Give back only the line containing "phylum: Chordata" and every line after it through the end of the data below, transcribed exactly.

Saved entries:
━━━━━━━━━━
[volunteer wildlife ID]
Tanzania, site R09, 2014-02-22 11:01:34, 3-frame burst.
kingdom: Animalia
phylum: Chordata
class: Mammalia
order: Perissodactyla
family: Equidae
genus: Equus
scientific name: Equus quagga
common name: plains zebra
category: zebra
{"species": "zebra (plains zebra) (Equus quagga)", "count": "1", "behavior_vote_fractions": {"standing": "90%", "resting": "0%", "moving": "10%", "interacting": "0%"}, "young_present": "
━━━━━━━━━━
Solution below:
phylum: Chordata
class: Mammalia
order: Perissodactyla
family: Equidae
genus: Equus
scientific name: Equus quagga
common name: plains zebra
category: zebra
{"species": "zebra (plains zebra) (Equus quagga)", "count": "1", "behavior_vote_fractions": {"standing": "90%", "resting": "0%", "moving": "10%", "interacting": "0%"}, "young_present": "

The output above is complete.